The woman who had used his conceit and arrogance to her own ends. The siren who kept stepping back, luring him to follow, until she had him wrecked on the rocks of his own lust. The one woman he had wanted too much, mostly because she did not yield.

He had been young and stupid and vain. The cost of victory when she let him catch her had been devastating.

“Does anyone know what became of her?” he asked.

“She remained in France for a few years. I saw her once, from a distance, when Diane and I were staying in Paris six years ago,” St. John said. “I heard that she then went to Russia.”

“I am sure that she has not been back to Britain,” Adrian said. “Wellington all but threatened to hang her with his own rope if she returned. She is not a fool.”

No, not a fool. A bitch from hell, but not a fool.

“It is possible she spoke with someone, who in turn traveled here and spoke to Siddel, but I think it unlikely,” St. John said. “Not a word of what she knew ever got out. If she wanted to do harm, describing that duel was the least of it.”

“I think she understands that breathing one word of any of it could be dangerous for her,” Adrian said.

Dante had a memory suddenly of Adrian going into a cottage on the French coast and emerging with a woman some time later. He recalled the hard look on Adrian’s face as he followed the beauty into the yard where her partner in crime had just bargained for her freedom.
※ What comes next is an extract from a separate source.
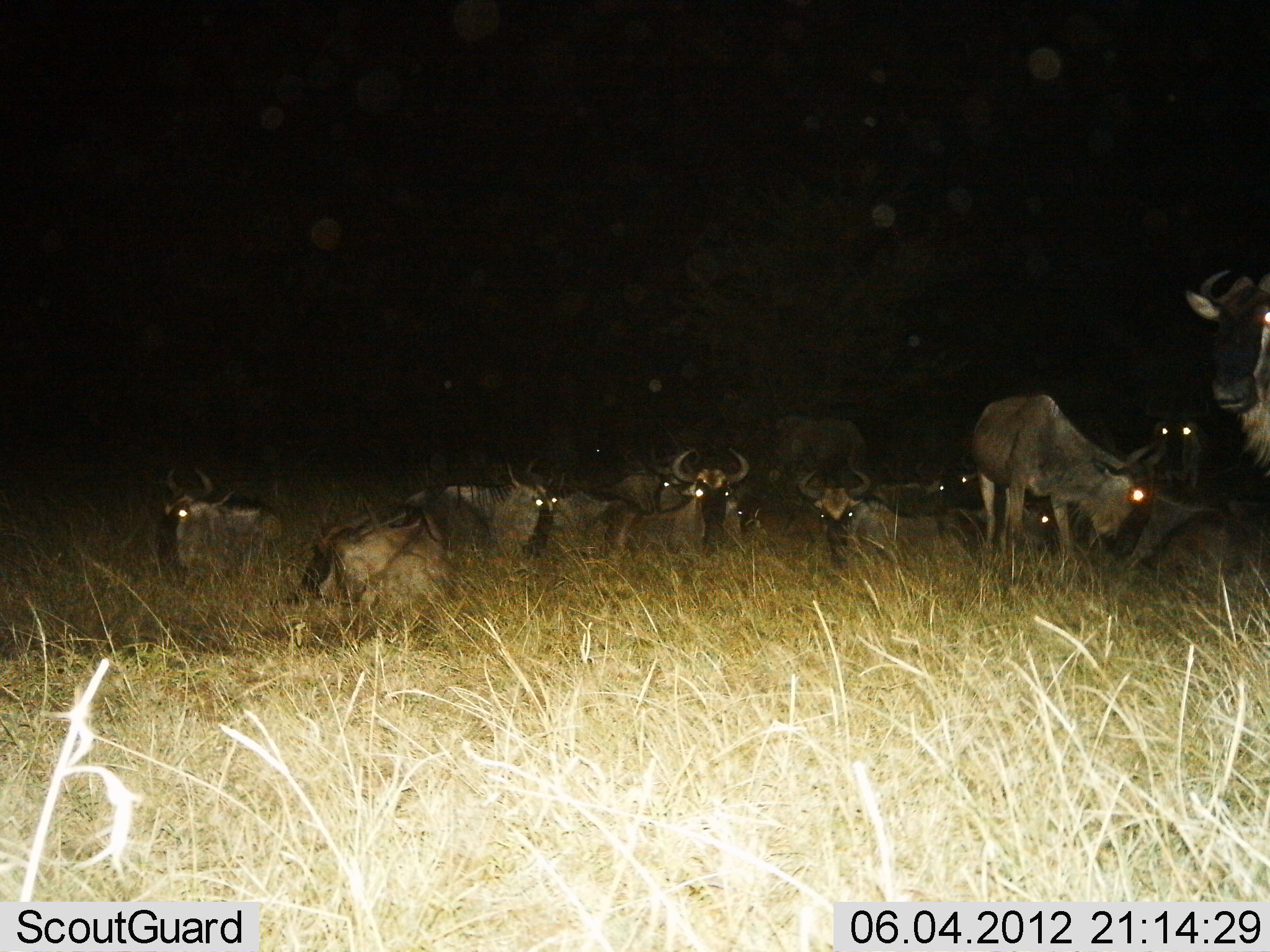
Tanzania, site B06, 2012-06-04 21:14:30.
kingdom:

“There is one other way that Siddel could have known of it,” Dante said. “If he was involved in those crimes, she would have had a very good reason to send a letter directly to him, telling him what happened.”

“Possibly,” St. John said. “There may be no way to know for certain, unfortunately.”
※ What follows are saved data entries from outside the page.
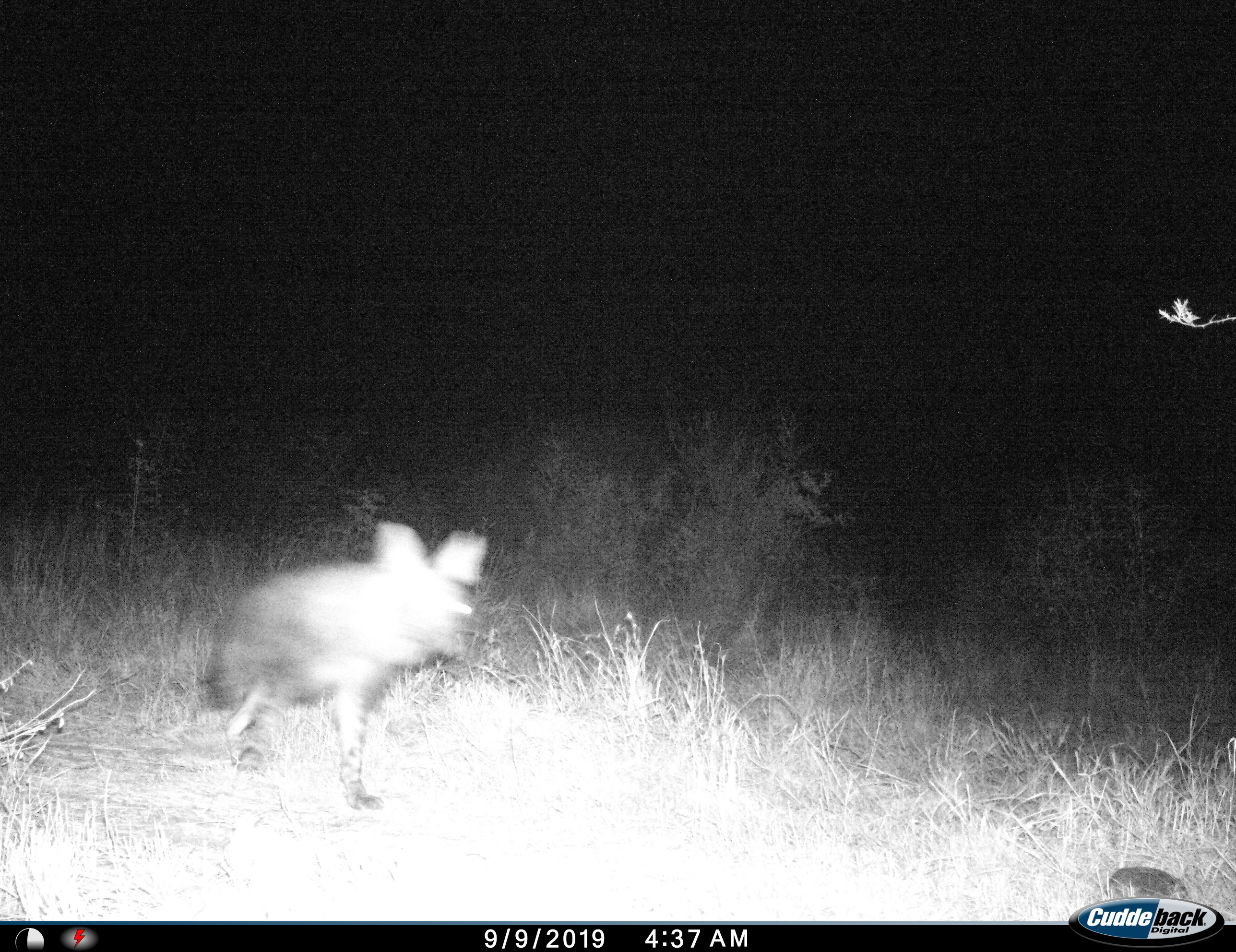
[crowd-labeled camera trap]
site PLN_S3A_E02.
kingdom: Animalia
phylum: Chordata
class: Mammalia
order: Carnivora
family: Hyaenidae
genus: Parahyaena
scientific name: Parahyaena brunnea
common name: brown hyena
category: hyenabrown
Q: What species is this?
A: Hyenabrown (brown hyena) (Parahyaena brunnea).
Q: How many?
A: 1.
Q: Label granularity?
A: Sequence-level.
Maybe not, but Dante knew he would have to try now. If Siddel had been involved in the events leading to that day, he wanted to know.

He stepped forward and raised his pistol. Hugh Siddel had suddenly been complicating his life in all sorts of ways. With no planning or intention, their lives had become entwined.

Fleur formed part of that knot too. Siddel’s interest in her was troubling. Had he been the one to inform Farthingstone that she was in the cottage at Laclere Park? If so, Siddel knew Farthingstone was nearby in the county that night.

“Has either of you seen anything to suggest that Siddel has a friendship with Farthingstone?” he asked.

“I cannot recall ever seeing them in conversation,” St. John said. Adrian nodded agreement.

“Whom
do
you see in conversation with Siddel?”

St. John thought about that. “He is often at the Union Club when I go there, no doubt plying his schemes among the men of trade and finance who are members. The only association of his that I noted is one with John Cavanaugh, who is a factotum of sorts to the Broughton family of Grand Alliance fame. They are sometimes head to head in quiet talks.”

The Grand Alliance was the cohort of families grown wealthy off the coal of the northern counties. The Broughtons were one of the few aristocratic families to have enriched themselves along with the men of lesser birth.

Dante raised his pistol. He knew Cavanaugh from their days together at university. Perhaps he would use his own membership in the Union Club and renew that acquaintance.

He sighted his aim with careful precision.